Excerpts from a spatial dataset
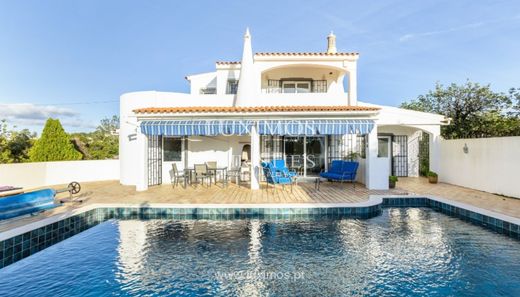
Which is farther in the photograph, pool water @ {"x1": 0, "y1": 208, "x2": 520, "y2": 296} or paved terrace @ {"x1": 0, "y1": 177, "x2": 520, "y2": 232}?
paved terrace @ {"x1": 0, "y1": 177, "x2": 520, "y2": 232}

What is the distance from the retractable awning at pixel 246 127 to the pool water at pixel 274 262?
6997 millimetres

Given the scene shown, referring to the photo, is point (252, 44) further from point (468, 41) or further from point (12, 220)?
point (468, 41)

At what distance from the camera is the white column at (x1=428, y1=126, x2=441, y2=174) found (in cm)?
2081

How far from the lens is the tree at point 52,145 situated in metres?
22.7

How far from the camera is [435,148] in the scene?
2086 cm

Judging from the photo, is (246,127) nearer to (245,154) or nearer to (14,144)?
(245,154)

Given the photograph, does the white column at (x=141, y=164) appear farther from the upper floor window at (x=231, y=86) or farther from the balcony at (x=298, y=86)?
the balcony at (x=298, y=86)

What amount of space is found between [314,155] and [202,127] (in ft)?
30.9

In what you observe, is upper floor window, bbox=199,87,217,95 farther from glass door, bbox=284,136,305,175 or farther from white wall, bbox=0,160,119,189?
glass door, bbox=284,136,305,175

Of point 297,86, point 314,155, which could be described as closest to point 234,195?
point 314,155

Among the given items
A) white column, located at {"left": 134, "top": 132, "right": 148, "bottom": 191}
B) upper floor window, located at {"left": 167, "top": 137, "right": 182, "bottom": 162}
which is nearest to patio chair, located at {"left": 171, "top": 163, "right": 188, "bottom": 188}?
upper floor window, located at {"left": 167, "top": 137, "right": 182, "bottom": 162}

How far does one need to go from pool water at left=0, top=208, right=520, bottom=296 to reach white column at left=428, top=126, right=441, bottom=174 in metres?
11.6

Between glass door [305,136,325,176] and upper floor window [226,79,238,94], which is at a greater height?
upper floor window [226,79,238,94]

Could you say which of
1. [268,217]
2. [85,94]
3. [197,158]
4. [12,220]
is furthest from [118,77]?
[268,217]
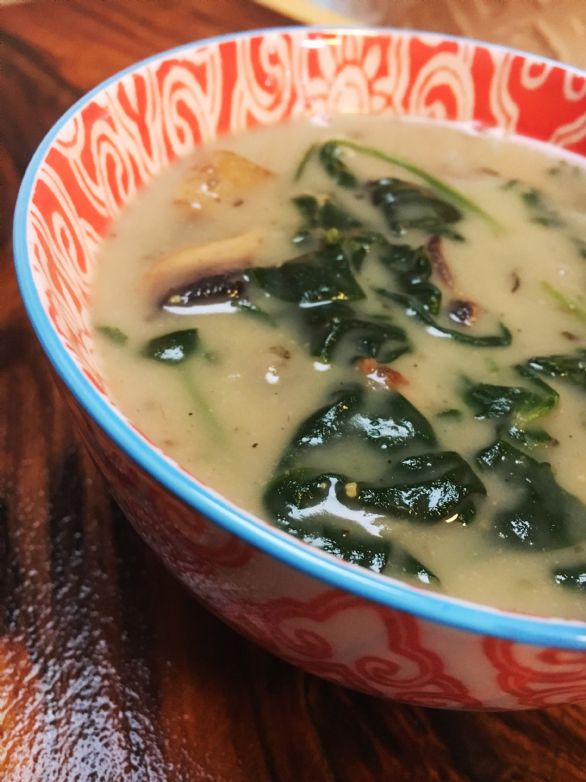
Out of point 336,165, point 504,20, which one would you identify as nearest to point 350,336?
point 336,165

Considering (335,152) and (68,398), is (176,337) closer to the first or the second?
(68,398)

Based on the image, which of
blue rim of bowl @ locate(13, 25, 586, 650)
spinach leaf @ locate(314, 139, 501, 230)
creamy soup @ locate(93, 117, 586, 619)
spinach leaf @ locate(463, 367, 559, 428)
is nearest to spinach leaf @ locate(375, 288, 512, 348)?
creamy soup @ locate(93, 117, 586, 619)

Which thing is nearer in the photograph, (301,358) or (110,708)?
(110,708)

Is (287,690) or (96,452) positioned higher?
(96,452)

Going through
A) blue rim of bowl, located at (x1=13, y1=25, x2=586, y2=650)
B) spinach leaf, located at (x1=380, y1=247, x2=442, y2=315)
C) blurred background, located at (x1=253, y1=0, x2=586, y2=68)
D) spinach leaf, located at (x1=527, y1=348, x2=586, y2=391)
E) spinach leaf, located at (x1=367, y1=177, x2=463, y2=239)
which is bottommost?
spinach leaf, located at (x1=527, y1=348, x2=586, y2=391)

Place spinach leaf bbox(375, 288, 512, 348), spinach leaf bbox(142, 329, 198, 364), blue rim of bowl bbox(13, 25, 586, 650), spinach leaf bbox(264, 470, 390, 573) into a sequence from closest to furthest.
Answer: blue rim of bowl bbox(13, 25, 586, 650) < spinach leaf bbox(264, 470, 390, 573) < spinach leaf bbox(142, 329, 198, 364) < spinach leaf bbox(375, 288, 512, 348)

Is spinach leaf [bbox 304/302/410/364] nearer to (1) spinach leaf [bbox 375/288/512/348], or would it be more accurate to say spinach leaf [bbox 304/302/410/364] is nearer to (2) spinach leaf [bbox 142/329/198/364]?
(1) spinach leaf [bbox 375/288/512/348]

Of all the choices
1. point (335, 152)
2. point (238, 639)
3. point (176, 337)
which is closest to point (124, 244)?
point (176, 337)
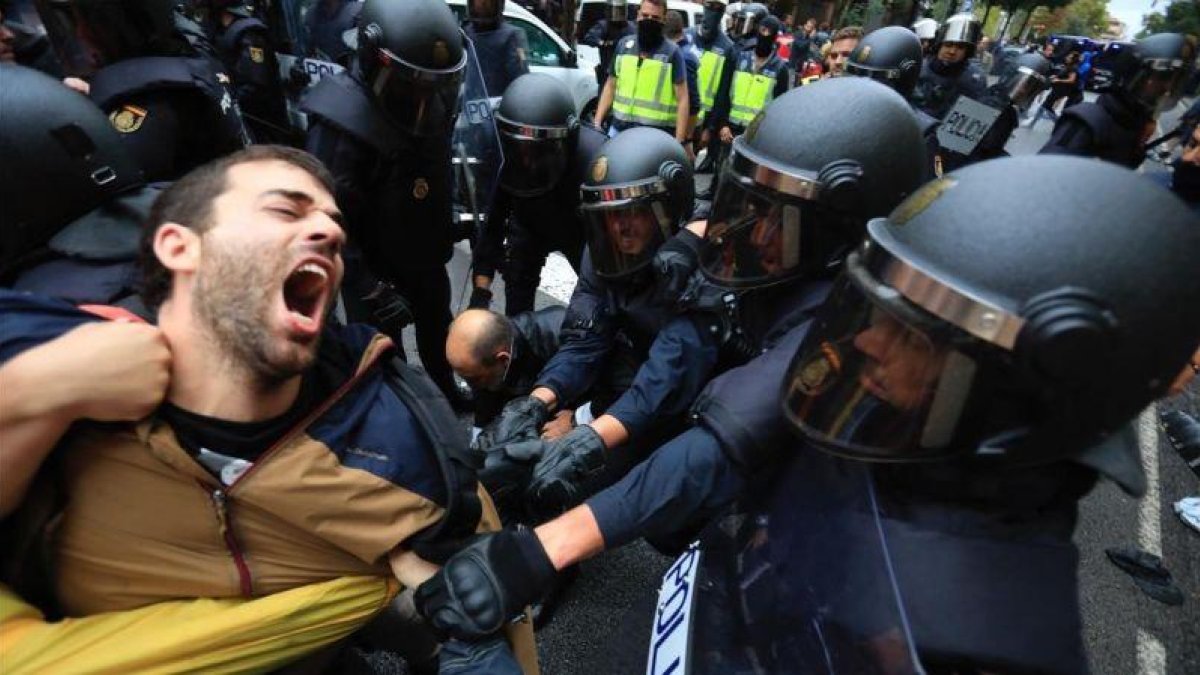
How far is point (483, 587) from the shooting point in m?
1.27

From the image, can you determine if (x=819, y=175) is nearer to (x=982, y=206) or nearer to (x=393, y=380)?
(x=982, y=206)

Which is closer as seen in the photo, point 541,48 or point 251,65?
point 251,65

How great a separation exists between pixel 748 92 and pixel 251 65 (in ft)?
16.6

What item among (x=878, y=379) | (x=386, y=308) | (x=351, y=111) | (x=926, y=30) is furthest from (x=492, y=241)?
(x=926, y=30)

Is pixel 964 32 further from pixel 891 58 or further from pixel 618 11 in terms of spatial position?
pixel 618 11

## [Your goal]
Turn every line of the listing above into a JSON list of strings, one string per line, with blank lines left out. Leave the pictures out of your answer.

## [Full answer]
[
  "Which is farther in the photograph, pool water @ {\"x1\": 0, \"y1\": 208, \"x2\": 520, \"y2\": 296} or paved terrace @ {\"x1\": 0, \"y1\": 177, \"x2\": 520, \"y2\": 232}?",
  "paved terrace @ {\"x1\": 0, \"y1\": 177, \"x2\": 520, \"y2\": 232}",
  "What is the distance from the retractable awning at pixel 246 127 to the pool water at pixel 274 262?",
  "6997 millimetres",
  "Given the scene shown, referring to the photo, is point (252, 44) further from point (468, 41) or further from point (12, 220)?",
  "point (468, 41)",
  "At what distance from the camera is the white column at (x1=428, y1=126, x2=441, y2=174) found (in cm)?",
  "2081",
  "How far from the lens is the tree at point 52,145 situated in metres?",
  "22.7",
  "How far from the camera is [435,148] in the scene?",
  "2086 cm",
  "Judging from the photo, is (246,127) nearer to (245,154) or nearer to (14,144)?",
  "(245,154)",
  "Given the photograph, does the white column at (x=141, y=164) appear farther from the upper floor window at (x=231, y=86) or farther from the balcony at (x=298, y=86)?",
  "the balcony at (x=298, y=86)",
  "What amount of space is found between [314,155] and [202,127] (in ft)?",
  "30.9",
  "In what you observe, is upper floor window, bbox=199,87,217,95 farther from glass door, bbox=284,136,305,175 or farther from white wall, bbox=0,160,119,189?",
  "glass door, bbox=284,136,305,175",
  "Of point 297,86, point 314,155, which could be described as closest to point 234,195?",
  "point 314,155",
  "Among the given items",
  "A) white column, located at {\"left\": 134, \"top\": 132, \"right\": 148, \"bottom\": 191}",
  "B) upper floor window, located at {\"left\": 167, \"top\": 137, \"right\": 182, \"bottom\": 162}",
  "which is nearest to patio chair, located at {\"left\": 171, \"top\": 163, \"right\": 188, \"bottom\": 188}?",
  "upper floor window, located at {\"left\": 167, \"top\": 137, \"right\": 182, \"bottom\": 162}",
  "How far does one need to go from pool water at left=0, top=208, right=520, bottom=296 to reach white column at left=428, top=126, right=441, bottom=174 in metres?",
  "11.6",
  "Between glass door [305,136,325,176] and upper floor window [226,79,238,94], which is at a greater height?",
  "upper floor window [226,79,238,94]",
  "Could you say which of",
  "1. [268,217]",
  "2. [85,94]",
  "3. [197,158]",
  "4. [12,220]",
  "is furthest from [118,77]?",
  "[268,217]",
  "Out of point 336,165, point 504,20, which one would you identify as nearest to point 350,336?",
  "point 336,165",
  "Considering (335,152) and (68,398), is (176,337) closer to the first or the second?",
  "(68,398)",
  "Based on the image, which of",
  "blue rim of bowl @ locate(13, 25, 586, 650)",
  "spinach leaf @ locate(314, 139, 501, 230)",
  "creamy soup @ locate(93, 117, 586, 619)",
  "spinach leaf @ locate(463, 367, 559, 428)",
  "is nearest to spinach leaf @ locate(375, 288, 512, 348)?",
  "creamy soup @ locate(93, 117, 586, 619)",
  "Which thing is nearer in the photograph, (301,358) or (110,708)?",
  "(110,708)",
  "Is (287,690) or (96,452) positioned higher?",
  "(96,452)",
  "Going through",
  "A) blue rim of bowl, located at (x1=13, y1=25, x2=586, y2=650)",
  "B) spinach leaf, located at (x1=380, y1=247, x2=442, y2=315)",
  "C) blurred background, located at (x1=253, y1=0, x2=586, y2=68)",
  "D) spinach leaf, located at (x1=527, y1=348, x2=586, y2=391)",
  "E) spinach leaf, located at (x1=367, y1=177, x2=463, y2=239)",
  "which is bottommost?",
  "spinach leaf, located at (x1=527, y1=348, x2=586, y2=391)",
  "Place spinach leaf bbox(375, 288, 512, 348), spinach leaf bbox(142, 329, 198, 364), blue rim of bowl bbox(13, 25, 586, 650), spinach leaf bbox(264, 470, 390, 573) into a sequence from closest to furthest.",
  "Answer: blue rim of bowl bbox(13, 25, 586, 650) < spinach leaf bbox(264, 470, 390, 573) < spinach leaf bbox(142, 329, 198, 364) < spinach leaf bbox(375, 288, 512, 348)",
  "Is spinach leaf [bbox 304/302/410/364] nearer to (1) spinach leaf [bbox 375/288/512/348], or would it be more accurate to say spinach leaf [bbox 304/302/410/364] is nearer to (2) spinach leaf [bbox 142/329/198/364]?",
  "(1) spinach leaf [bbox 375/288/512/348]",
  "Of all the choices",
  "1. point (335, 152)",
  "2. point (238, 639)",
  "3. point (176, 337)",
  "which is closest to point (124, 244)?",
  "point (176, 337)",
  "How far is point (483, 587) from the shooting point in m?",
  "1.27",
  "From the image, can you determine if (x=819, y=175) is nearer to (x=982, y=206) or nearer to (x=393, y=380)?",
  "(x=982, y=206)",
  "Which is closer as seen in the photo, point 541,48 or point 251,65?",
  "point 251,65",
  "How great a separation exists between pixel 748 92 and pixel 251 65 (in ft)?",
  "16.6",
  "What item among (x=878, y=379) | (x=386, y=308) | (x=351, y=111) | (x=926, y=30) is furthest from (x=492, y=241)?",
  "(x=926, y=30)",
  "Is pixel 964 32 further from pixel 891 58 or further from pixel 618 11 in terms of spatial position?",
  "pixel 618 11"
]